Rahal agrees with Mario Andretti and many others in the sport who believe the balance between downforce and horsepower must return to where it was some years ago with more power and less downforce so the drivers have to lift substantially for the corners.

"Along with the engines, the aero side of it has to be back where it should be, not where it is currently," Bobby declares. "In the eighties and nineties there was never enough downforce for the power. You might have been able to suck it up for one or two laps for qualifying, and that's fine, but for the race you need to have it to where there is less downforce than power. The power-to-downforce ratio needs to be the inverse of what it is today where you have too much downforce and not enough power.

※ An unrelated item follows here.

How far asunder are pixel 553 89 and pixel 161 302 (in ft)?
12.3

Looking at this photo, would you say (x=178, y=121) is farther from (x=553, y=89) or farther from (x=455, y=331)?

"The number one benefit of more power and less downforce is that it gives you separation so you don't have people running around stacked on top of one another. And number two is that the good drivers will be able to show themselves."

The other key component in rebuilding IndyCar racing is creating the right schedule of races for 2009 and '10. Rahal believes there will be a healthy influx of road courses and street circuits on next year's IRL schedule.

"I think it's happening," he said confidently. "I think you'll see it go in the right direction."

Back in 1992, on the way to his third Indy car championship, Rahal won the inaugural of four CART and three IRL races in New Hampshire, and he's a supporter of the IRL returning to New England.

"I think that would be great," Rahal says. "It's a great track, the kind of oval we should race on, and we need a race in the northeast. I think it would be a great move."

On these issues, I find it hard to disagree with Bobby, all the way down the line. I hope his ideas are given serious consideration by the IRL.